Source material:

☆ ☆ ☆

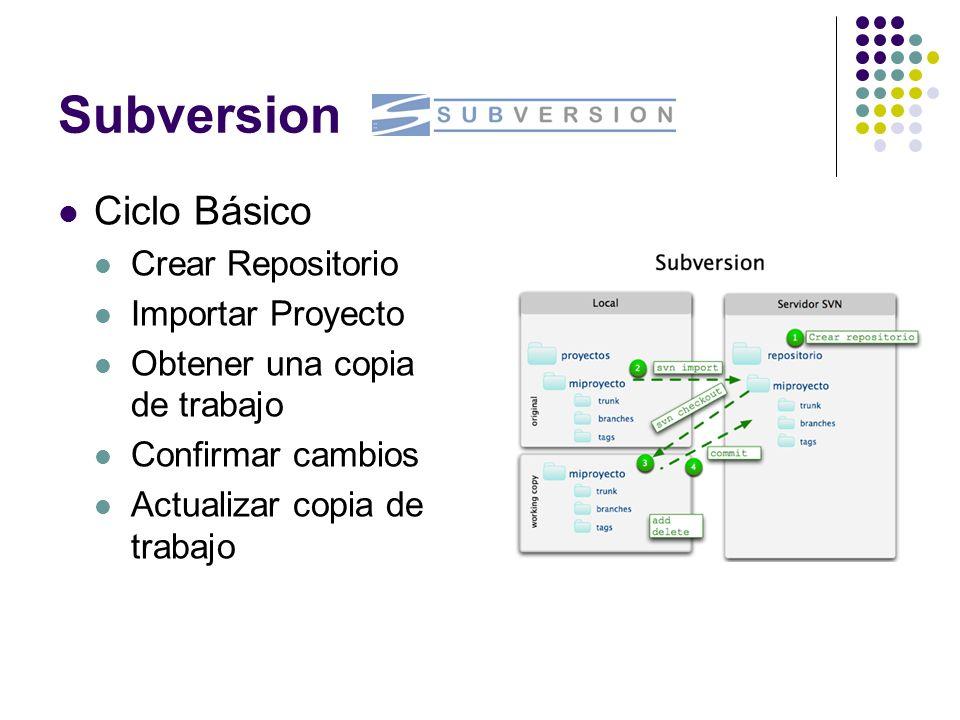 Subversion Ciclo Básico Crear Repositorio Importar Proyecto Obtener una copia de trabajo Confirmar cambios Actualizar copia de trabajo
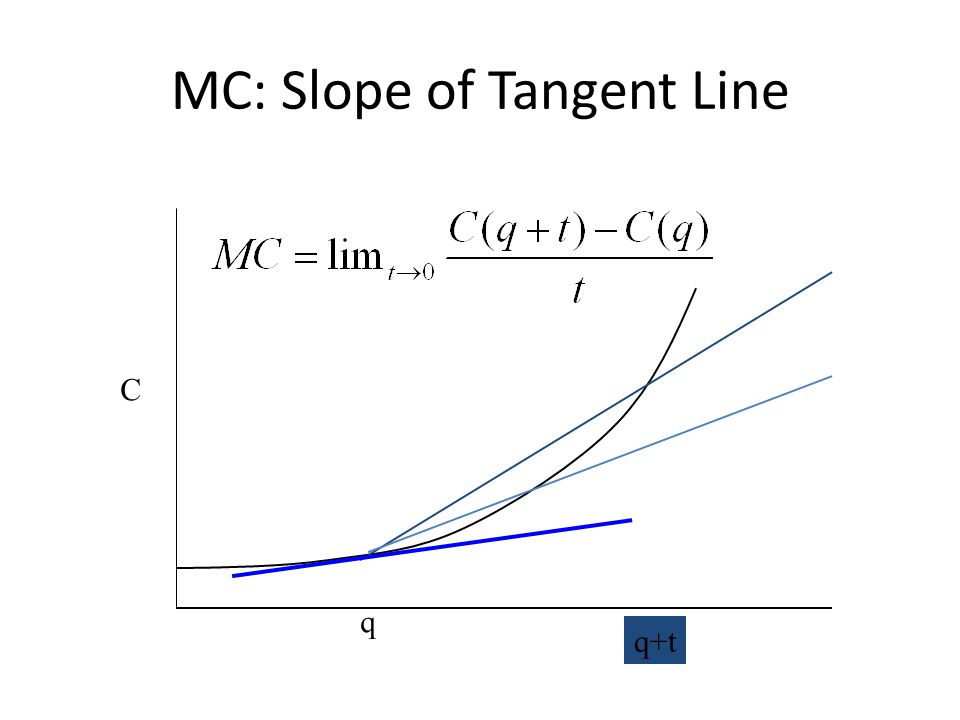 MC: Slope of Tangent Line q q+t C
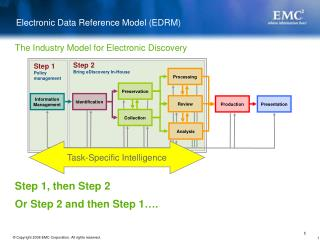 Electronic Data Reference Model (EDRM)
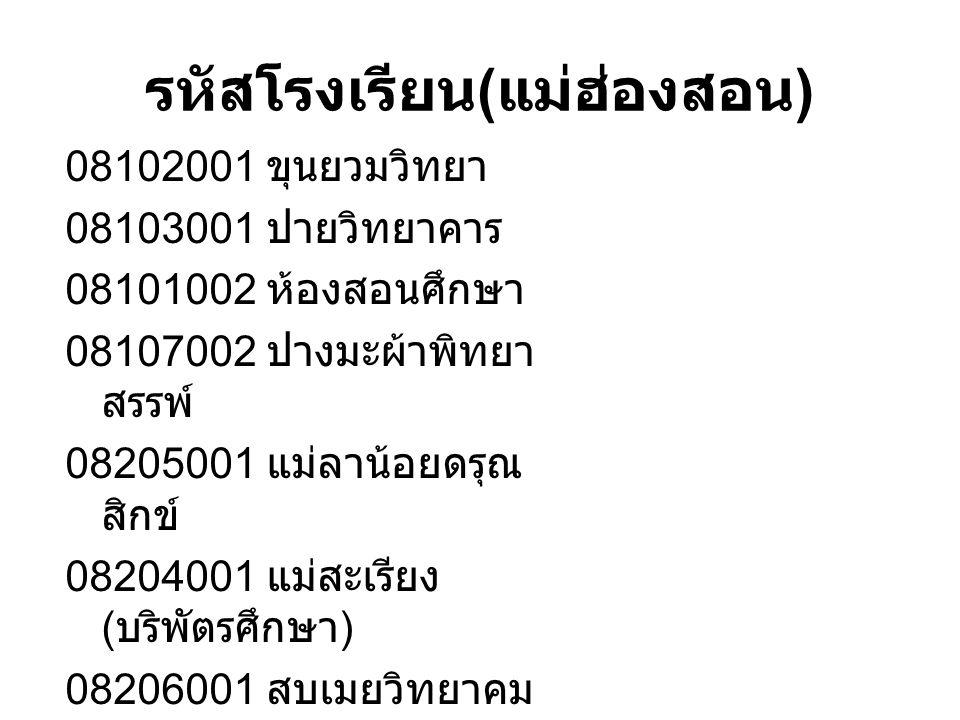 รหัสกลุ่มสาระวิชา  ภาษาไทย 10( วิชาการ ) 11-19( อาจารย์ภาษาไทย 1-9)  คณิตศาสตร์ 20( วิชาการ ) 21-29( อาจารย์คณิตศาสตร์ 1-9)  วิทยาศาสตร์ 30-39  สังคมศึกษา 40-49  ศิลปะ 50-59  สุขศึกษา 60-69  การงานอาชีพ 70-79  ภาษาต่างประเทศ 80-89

☆ ☆ ☆

What you will do:
Starting at the first line of the data, set down each line exactly until you have copied the line with "Electronic Data Reference Model (EDRM)", but leave the pictures out.

Response:
 Subversion Ciclo Básico Crear Repositorio Importar Proyecto Obtener una copia de trabajo Confirmar cambios Actualizar copia de trabajo
 MC: Slope of Tangent Line q q+t C
 Electronic Data Reference Model (EDRM)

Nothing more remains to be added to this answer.